Such changes in basic approach took time, however, and Petrie ended up putting into his own collection (now in the Petrie Museum at University College London) many types of artifacts that no one else considered of value yet. Thus it was that in the 1970s two women, an Egyptologist and a textile conservationist, found treasure in “a tumbled heap of dirty linens” among the masses of labeled items stored in the Petrie collection: the earliest complete garment that has come down to us (see fig. 5.3). It is a fine off-white linen shirt of the First Dynasty. Its seams, fringes, and elaborate pleating are intact and still show the creases at the elbows that remained when its owner last stripped it off over his head, five thousand years ago. Petrie had seen the value in this linen shirt and trusted that eventually textile history would come into its own.

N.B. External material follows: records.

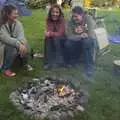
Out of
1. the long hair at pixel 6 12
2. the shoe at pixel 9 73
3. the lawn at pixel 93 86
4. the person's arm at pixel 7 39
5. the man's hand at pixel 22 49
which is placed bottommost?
the lawn at pixel 93 86

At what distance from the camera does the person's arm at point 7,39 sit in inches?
204

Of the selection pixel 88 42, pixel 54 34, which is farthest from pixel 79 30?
pixel 54 34

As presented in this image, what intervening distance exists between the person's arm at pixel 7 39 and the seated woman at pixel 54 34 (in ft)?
2.22

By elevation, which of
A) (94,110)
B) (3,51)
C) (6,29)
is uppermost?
(6,29)

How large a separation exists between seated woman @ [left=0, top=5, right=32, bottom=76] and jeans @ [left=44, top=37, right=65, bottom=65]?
0.44 m

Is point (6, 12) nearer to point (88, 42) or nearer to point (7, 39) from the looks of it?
point (7, 39)

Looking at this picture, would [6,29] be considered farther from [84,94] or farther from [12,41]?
[84,94]

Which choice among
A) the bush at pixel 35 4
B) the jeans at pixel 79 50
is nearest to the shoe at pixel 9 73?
the jeans at pixel 79 50

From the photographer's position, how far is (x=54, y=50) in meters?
5.77

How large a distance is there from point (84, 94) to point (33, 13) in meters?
7.56

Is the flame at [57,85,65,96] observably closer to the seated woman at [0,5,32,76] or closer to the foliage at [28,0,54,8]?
the seated woman at [0,5,32,76]

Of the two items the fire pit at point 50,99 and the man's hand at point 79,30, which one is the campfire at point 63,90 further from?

Even at its blindest, when diggers of the mid-twentieth century were dutifully recording facts of no known use just because they were there, the new method of trying hard to preserve all objects and information found has proved its worth magnificently. In 1961 Emmett Bennett was able to reconstruct the filing system of the Mycenaean scribes, hence a great deal about their economic practices and even the geography of the kingdom, because the excavators of the Pylos archives decades before had meticulously recorded the exact three-dimensional findspot of every as-yet-undeciphered tablet scattered through the fill.1 We relied on some of this information in reconstructing the Mycenaean textile industry in Chapter 9.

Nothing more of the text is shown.